Rollo was not just powerful, important, and unique to so many of us, but something much more. We met him through Michael Corcoran. He was Corky's friend, mentor, and teacher. Later, he married Margaret Moser. There are some wonderful and funny stories to be told about Corky and Rollo's adventures, as well as about his courtship of Margaret. He changed their lives, as he did so many. They both loved and love him. It was and is the same with me and with so many others, if not as intimately or long-term.
This paper exists as it is because of Rollo. This is true in many, many ways. One of them is that, for a long time during the worst years, every afternoon Nick Barbaro and I would head over to the tattoo shop to sit around talking and joking with Rollo and Corky. Saying that this saved our lives doesn't even begin to describe the legacy.
This was not mouth-to-mouth resuscitation, when one is dazed and gasping for breath at the end. This was where our souls were restored, where our sense of the importance of job and responsibility was reinforced. It is where, and Rollo is from whom, we learned how to be who we are.
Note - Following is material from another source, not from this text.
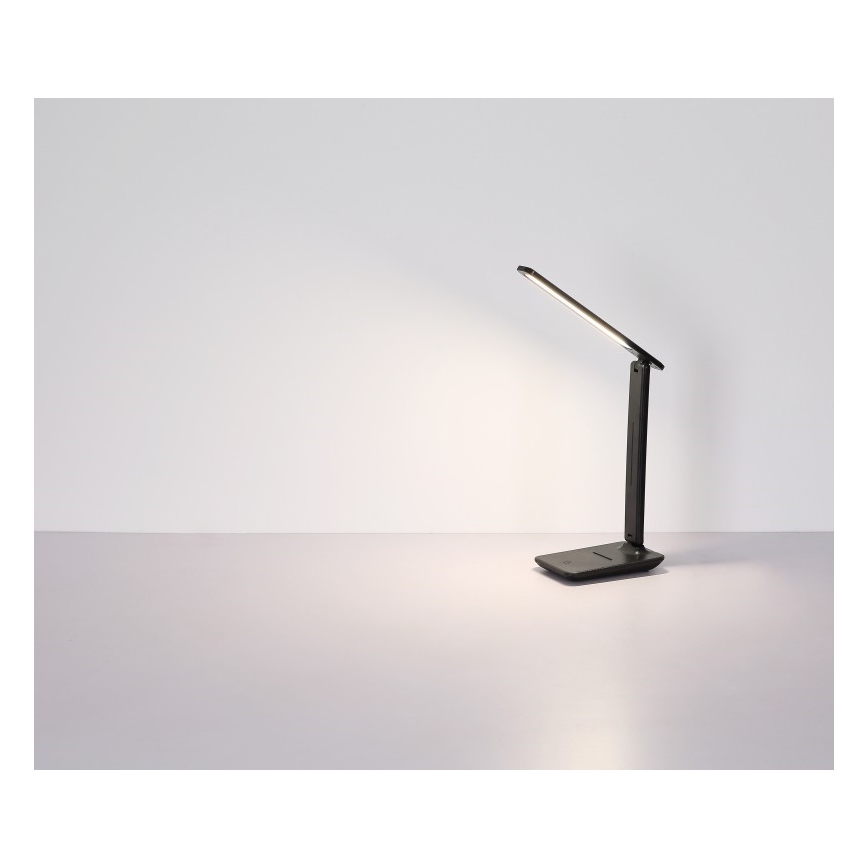 Globo - Светодиодная сенсорная настольная лампа с диммером LED/5W/230V 2700/4000/6500K черная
There are principles by which one must live for a life that is honest, meaningful, and of worth. Those we didn't know, we learned in the shop; for those we did know, our understanding matured. We knew that, at the end, all that it is really about is love, humor, friends, honor, and work. If life isn't fun challenging, interesting, sometimes terrifying, certainly depressing, exciting then why bother?
At the center is the joke. Rollo knew the joke intimately, generously sharing it all the time with everybody he met. There is much more than the joke, but without it there is no meaning that is worth anything.
Rollo mocked me, teased and taught Corcoran, helped nurture the Chronicle, loved Margaret, and knighted Barbaro as the Captain. There is so much more that can be said, but there is, in many ways, also nothing more that needs to be.
*Oops! The following correction ran in our May 4, 2007 issue: In the April 20 "Page Two," Don Ed Hardy was mistakenly referred to as Jack Ed Hardy. The Chronicle regrets the error.